The reason: the data is ordered by the index. For innodb the entire table is ordered by the PRIMARY key, each index has a reference to. The mysql implementation of group by does not know how to traverse and sort the data in the 1st pass of part of the key. The optimizer needs a lot of work.
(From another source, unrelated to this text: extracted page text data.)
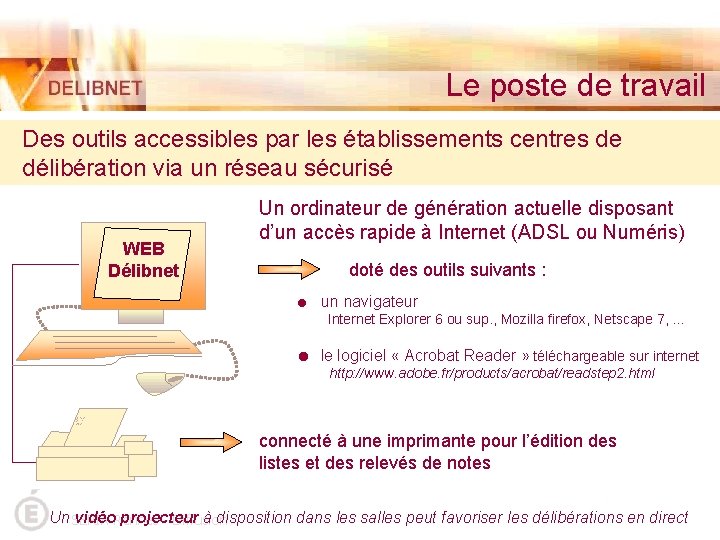 DELIBNET

Le poste de travail

Des outils accessibles par les établissements centres de délibération via un réseau sécurisé

WEB Délibnet

Un ordinateur de génération actuelle disposant d'un accès rapide à Internet (ADSL ou Numéris)

doté des outils suivants :

un navigateur
Internet Explorer 6 ou sup., Mozilla firefox, Netscape 7, ...

le logiciel « Acrobat Reader » téléchargeable sur internet
http://www.adobe.fr/products/acrobat/readstep2.html

connecté à une imprimante pour l'édition des listes et des relevés de notes

Un vidéo projecteur à disposition dans les salles peut favoriser les délibérations en direct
So, what is done from the mysql level is to automatically create a temp table and sort on that instead of using the index which it already traversed.

I believe in 5.1 that this case is being worked on in the optimizer level to get rid of this common slowdown.

2 comments:

Anonymous said...

A片,A片,成人網站,成人漫畫,色情,情色網,情色,AV,AV女優,成人影城,成人,色情A片,日本AV,免費成人影片,成人影片,SEX,免費A片,A片下載,免費A片下載,做愛,情色A片,色情影片,H漫,A漫,18成人

a片,色情影片,情色電影,a片,色情,情色網,情色,av,av女優,成人影城,成人,色情a片,日本av,免費成人影片,成人影片,情色a片,sex,免費a片,a片下載,免費a片下載

情趣用品,情趣用品,情趣,情趣,情趣用品,情趣用品,情趣,情趣,情趣用品,情趣用品,情趣,情趣

A片,A片,A片下載,做愛,成人電影,.18成人,日本A片,情色小說,情色電影,成人影城,自拍,情色論壇,成人論壇,情色貼圖,情色,免費A片,成人,成人網站,成人圖片,AV女優,成人光碟,色情,色情影片,免費A片下載,SEX,AV,色情網站,本土自拍,性愛,成人影片,情色文學,成人文章,成人圖片區,成人貼圖

情色文學,色情小說,色情,寄情築園小遊戲,AIO交友愛情館,情色電影,一葉情貼圖片區,色情遊戲

言情小說,情色論壇,色情網站,微風成人,成人電影,嘟嘟成人網,成人,成人貼圖,成人交友,成人圖片,18成人,成人小說,成人圖片區,微風成人區,成人網站,免費影片,色情影片,自拍,hilive,做愛,微風成人,微風論壇,AIO

womagrid said...

Suppose you have a lot of customer data that should always be sorted by time and id (primary key). A compound index on (time, id) would seem to be a good idea.

This works well when looking at data for all customers but half the time you're only interested in data pertaining to one customer. How do you then avoid the need to create an almost duplicate compound key (customer, time, id) to handle the addition of "where customer = ..." to the query?